Strategies that work
Activity Director Tara Jimmerson has the important position of providing Valle Vista residents with activities that help maintain active minds and bodies.
“We try and take them outside when it is nice, or we get them out of their rooms for an indoor walk. We encourage activities like listening to music and doing crafts,” said Jimmerson.
Current Valle Vista resident Sara Baxter is coping with being sequestered since mid-March and offered advice.
“I watch a lot of television, and I look out the windows and walk up and down the halls. I do go outside and watch the cars go by and the birds. I am taking notes about things -- I write about people going up and down the halls, and I try to imagine what they did in their former lives. For people coming into assisted living, I recommend do not dwell on it, keep a good attitude, count your blessings and be grateful.”
Recent retiree Judy Thompson has been keeping in close contact with her family and her church. She counts her blessings, and is both grateful and frustrated with what technology offers.
Thompson said, “My church has gone totally Zoom. We don’t even meet face-to-face or have in-person physical meetings. The Utah church leadership has encouraged us to do a home-centered study that relates to the world, because this is a whole world pandemic. We just started with our local church meeting through Zoom every Sunday. It is so wonderful to see and hear and listen to the leadership -- that has been a miracle. It’s one of the things that makes me so thankful for technology.”
On the flip side are the emotionally draining and insidious political advertisements that come every time Thompson goes online.
“All of the political advertisements focus on the negative, I’ve struggled with it emotionally,” she said.
Social distancing has provided Thompson with many moments of self-reflection and personal growth.

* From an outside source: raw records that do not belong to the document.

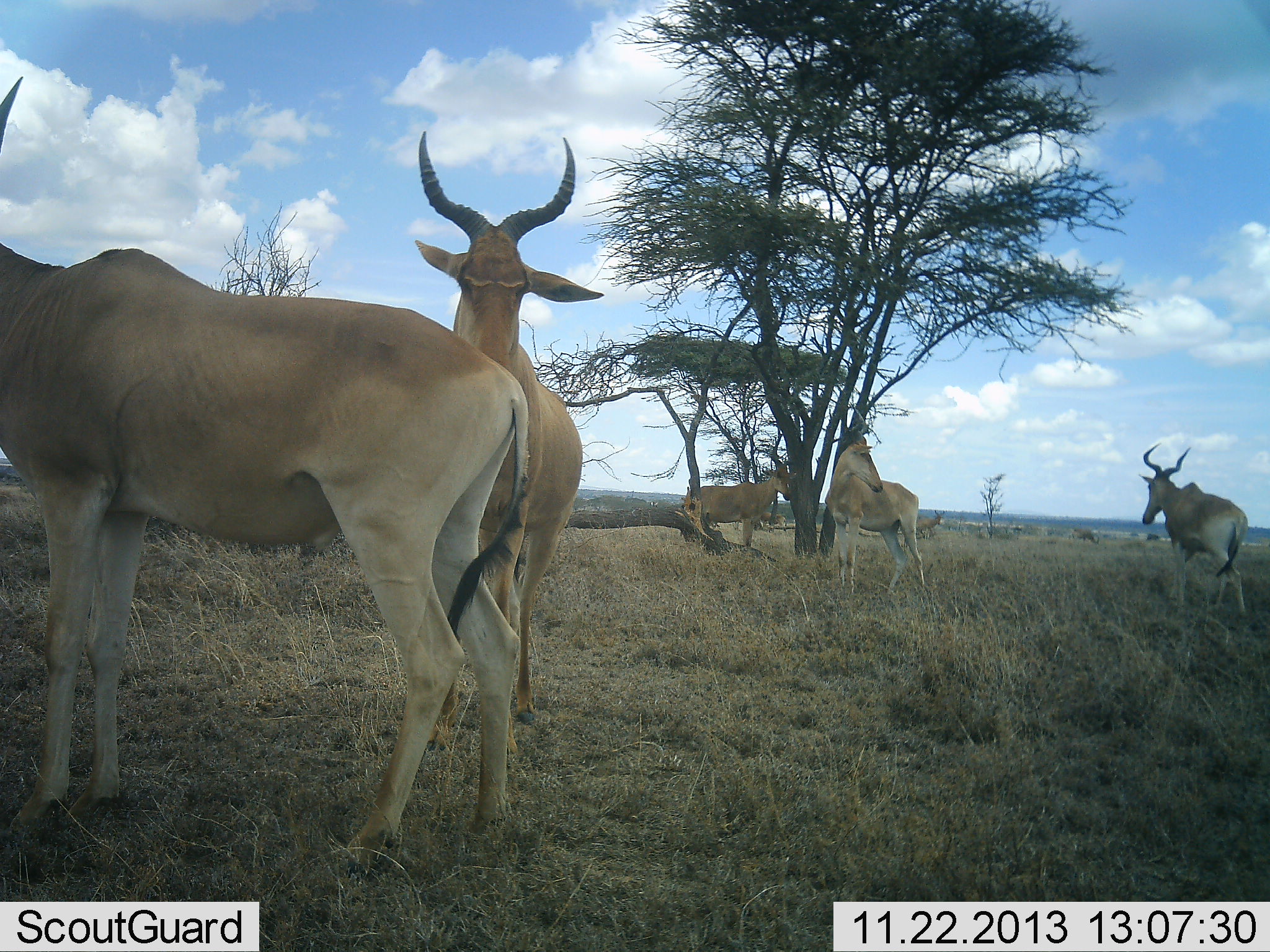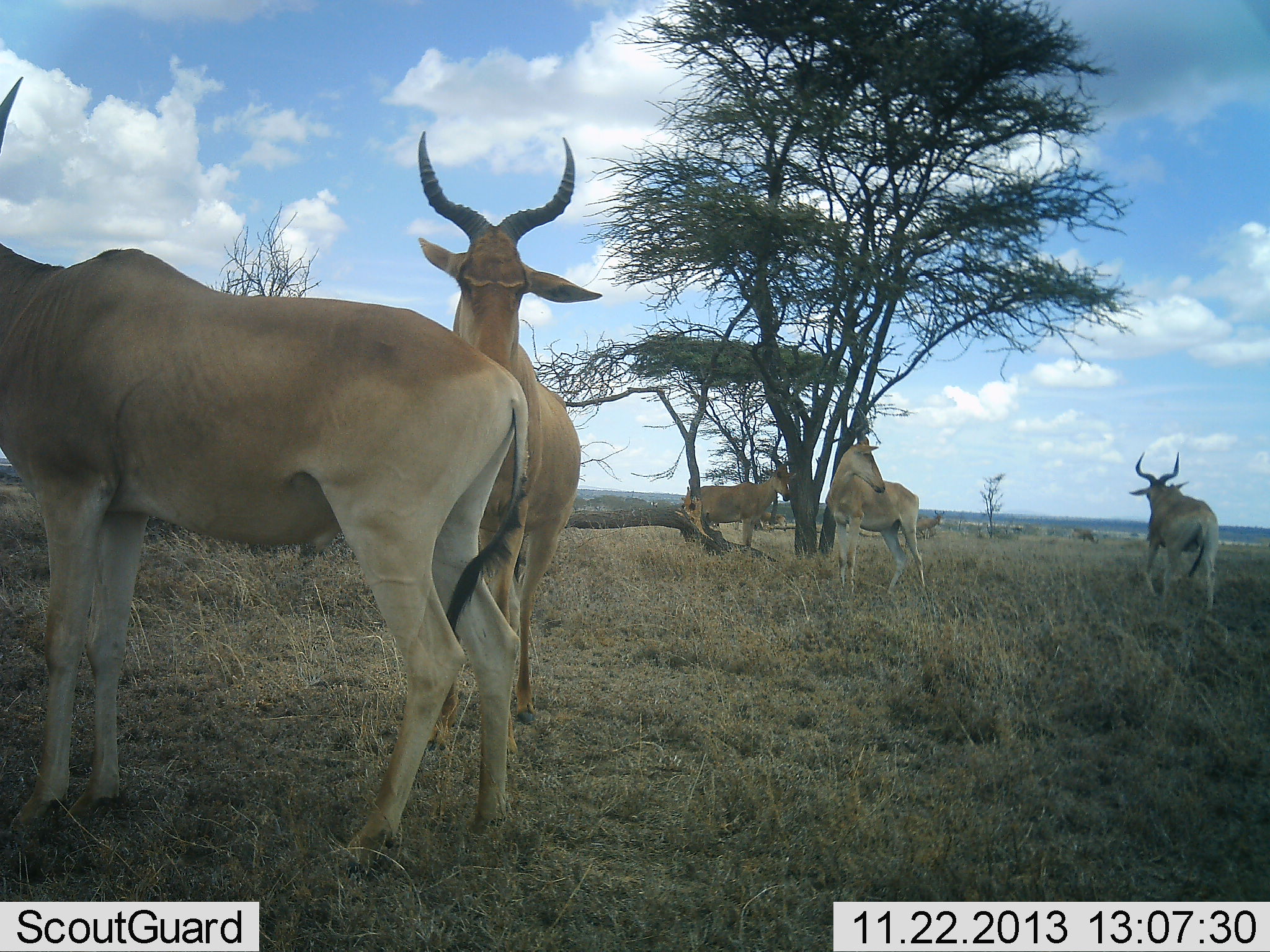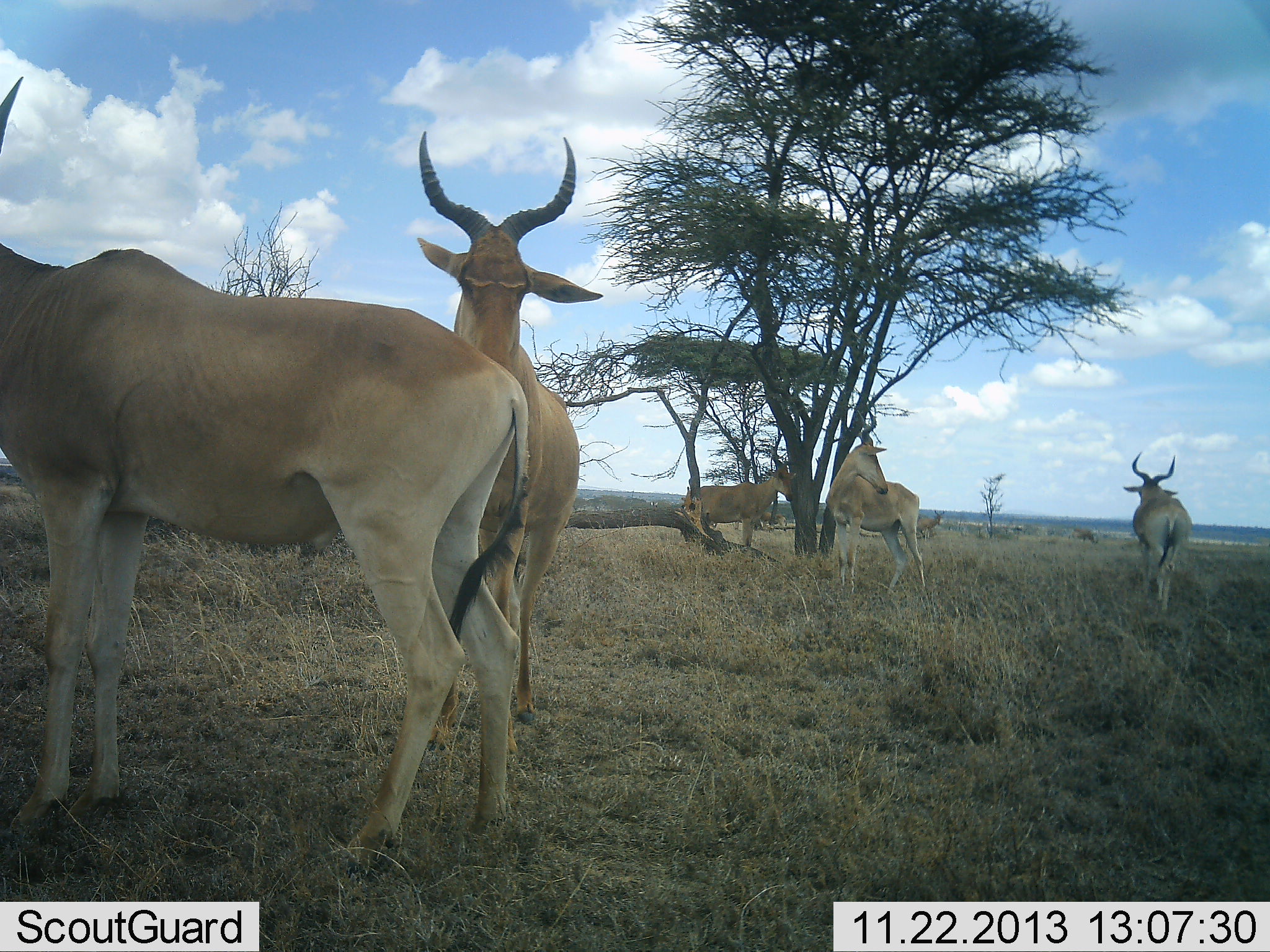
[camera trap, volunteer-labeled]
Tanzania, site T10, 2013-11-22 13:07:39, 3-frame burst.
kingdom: Animalia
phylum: Chordata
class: Mammalia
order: Artiodactyla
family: Bovidae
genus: Alcelaphus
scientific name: Alcelaphus buselaphus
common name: hartebeest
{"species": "hartebeest (Alcelaphus buselaphus)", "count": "5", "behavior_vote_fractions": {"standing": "100%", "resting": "10%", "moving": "70%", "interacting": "0%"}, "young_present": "0%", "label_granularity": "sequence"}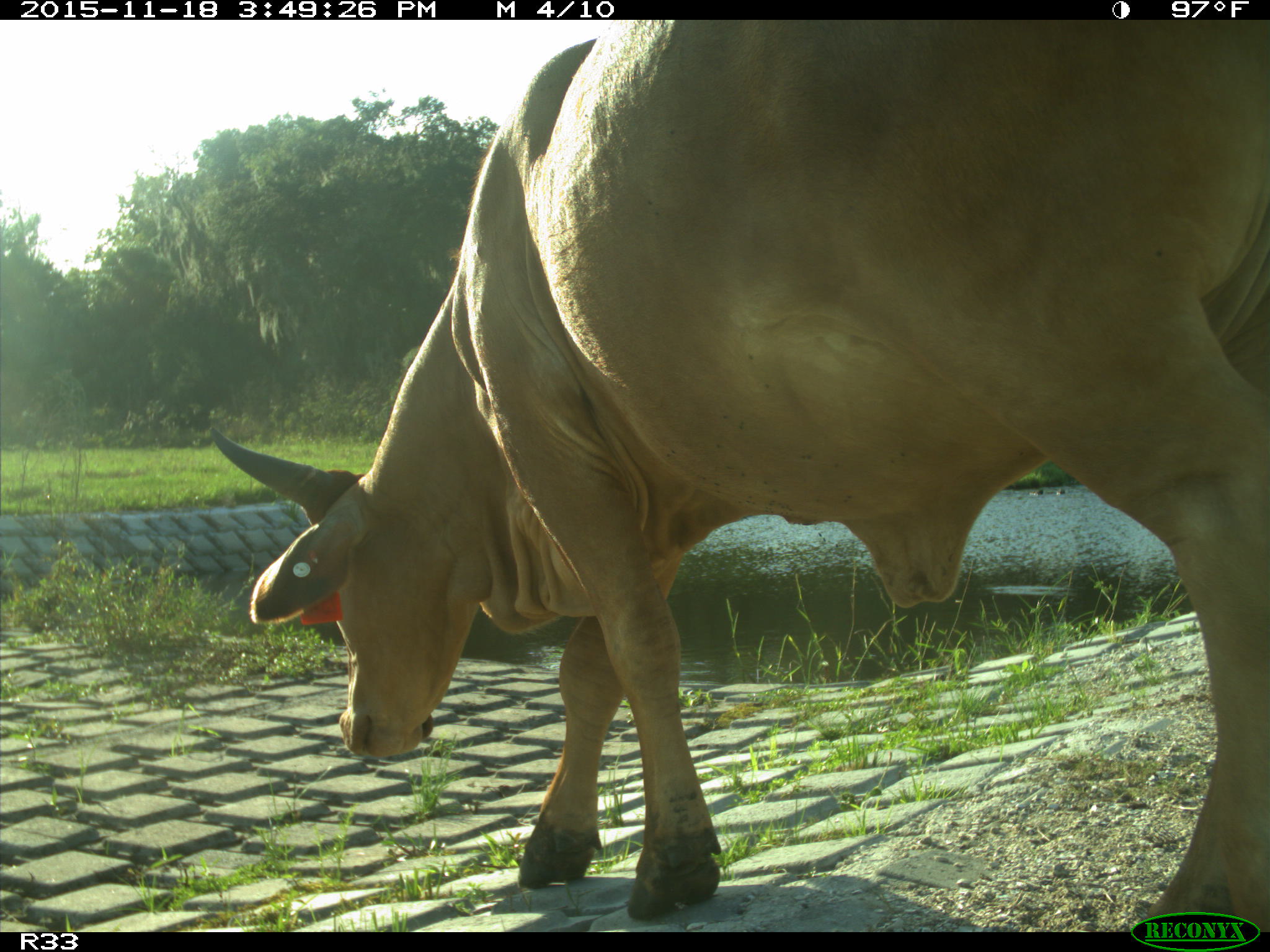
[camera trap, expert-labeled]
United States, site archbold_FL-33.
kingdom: Animalia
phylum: Chordata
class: Mammalia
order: Artiodactyla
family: Bovidae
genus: Bos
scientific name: Bos taurus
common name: domestic cow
Bos taurus (domestic cow).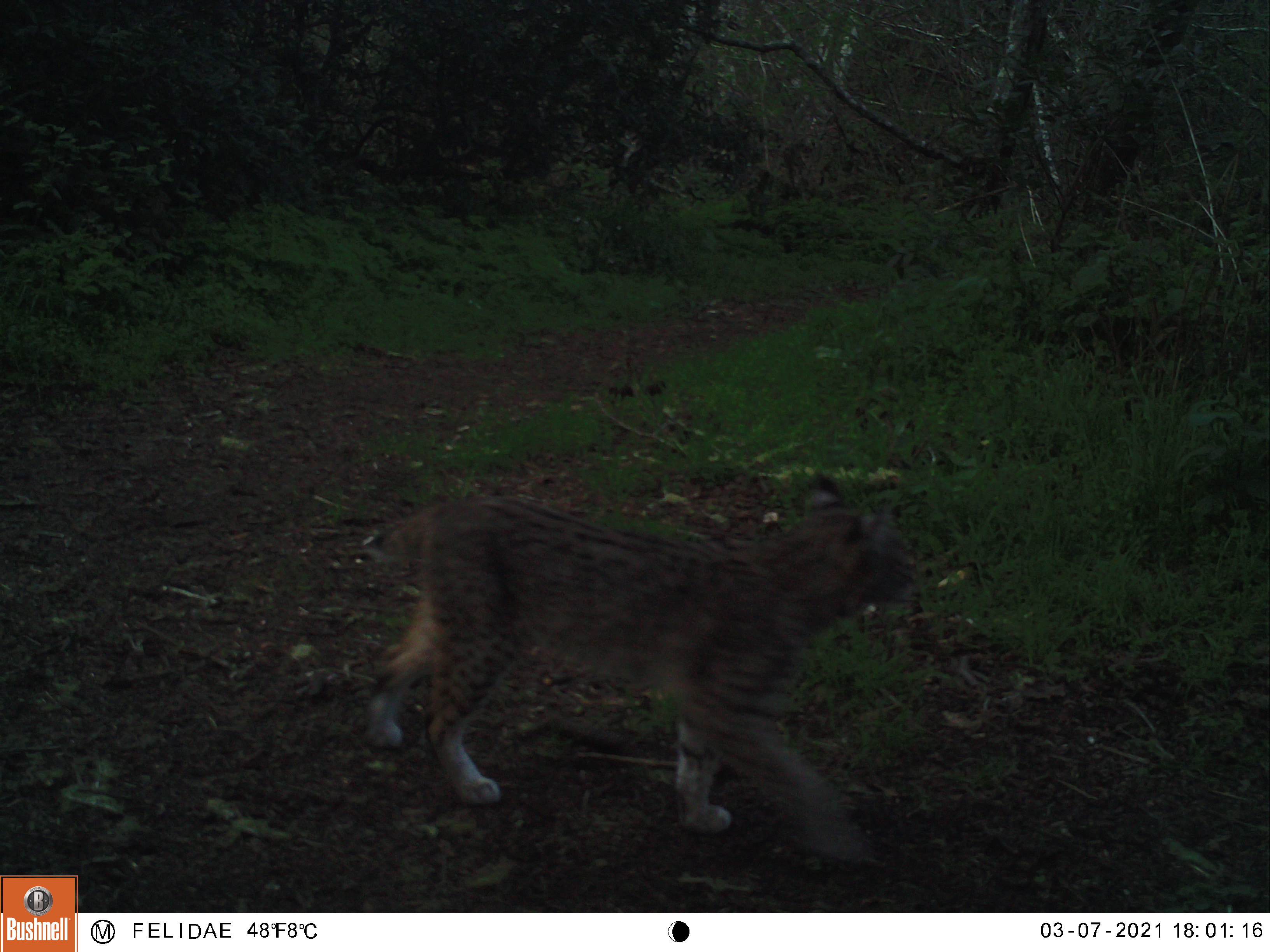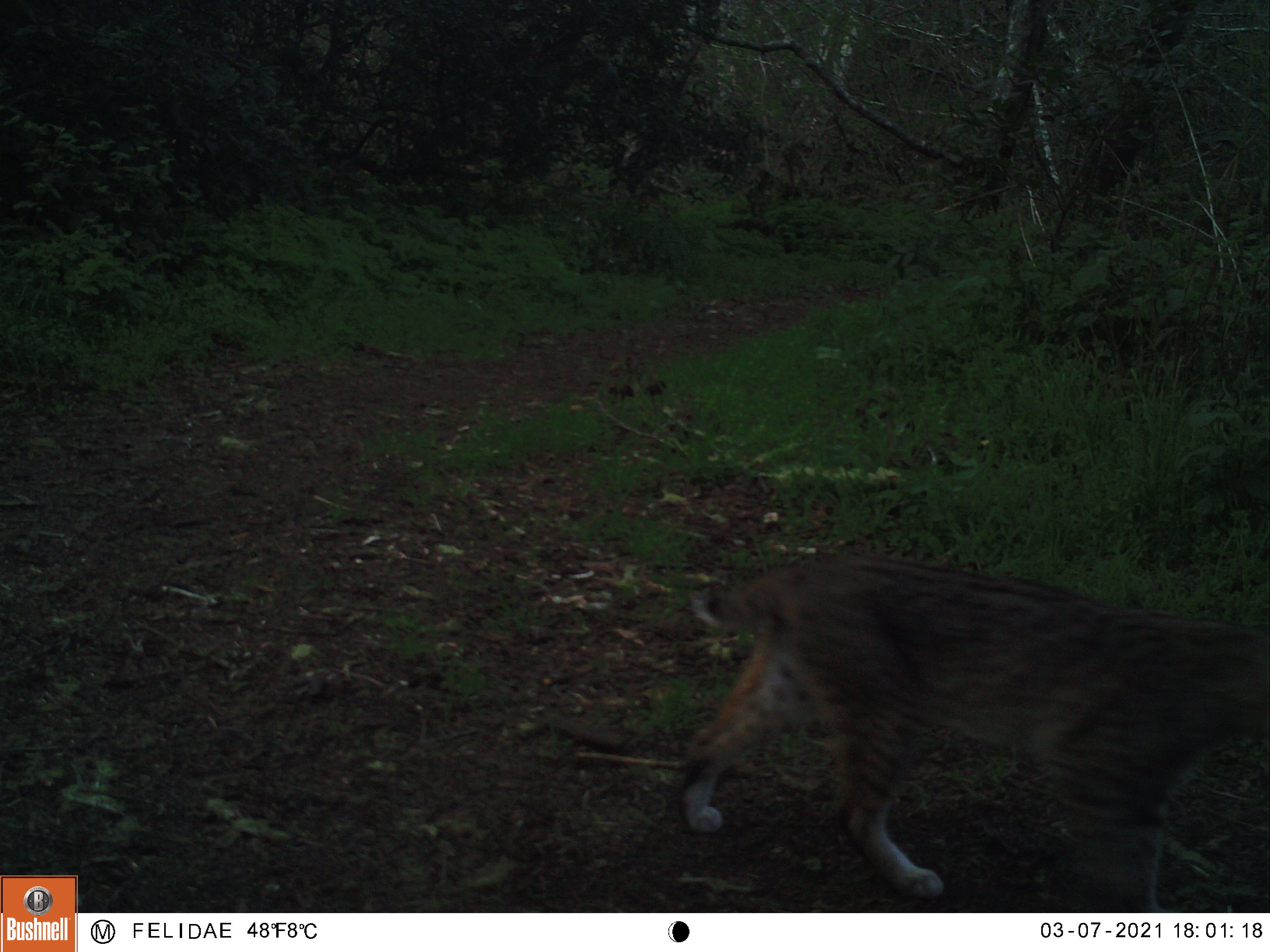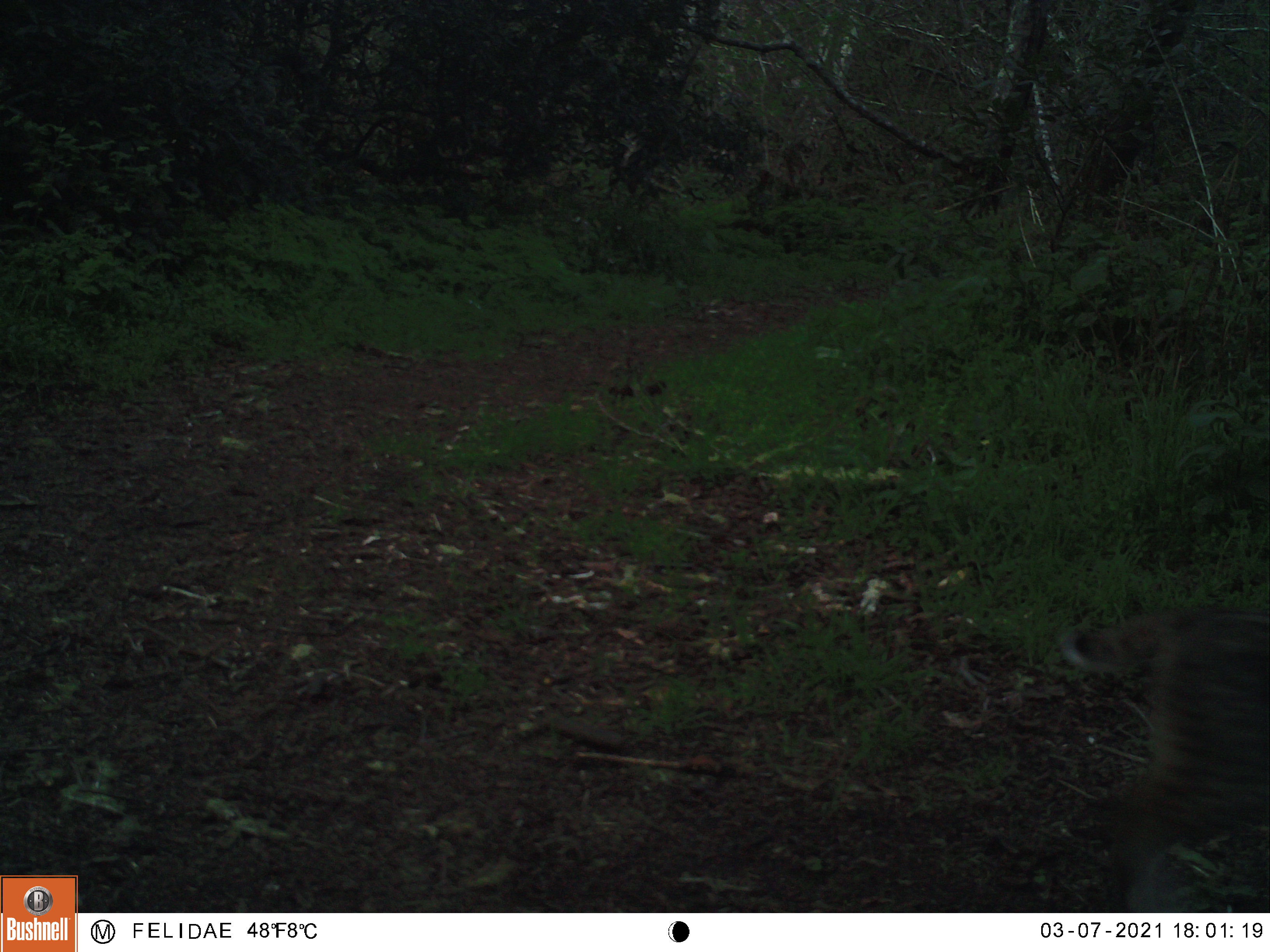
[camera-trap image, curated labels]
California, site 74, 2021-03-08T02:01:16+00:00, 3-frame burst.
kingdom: Animalia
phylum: Chordata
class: Mammalia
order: Carnivora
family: Felidae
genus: Lynx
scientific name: Lynx rufus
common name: bobcat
Bobcat (Lynx rufus).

“It has forced me to develop, because I am such a people-person. I have been forced to cultivate peace by being alone and not rely on other people for a sense of self-worth and happiness. This pandemic has really made me think about ‘I’m okay where I am.’  I am thankful for my many blessings and continue to seek ways to provide service with other people,” she said.
Other COVID-19 cabin fever recommendations come from My.peacehealth.org, including maintaining a regular schedule, getting creative, taking a break from the news, easing stress through journaling, if living in a large household, finding some time for yourself, and doing simple breathing exercises to relieve anxiety or stress.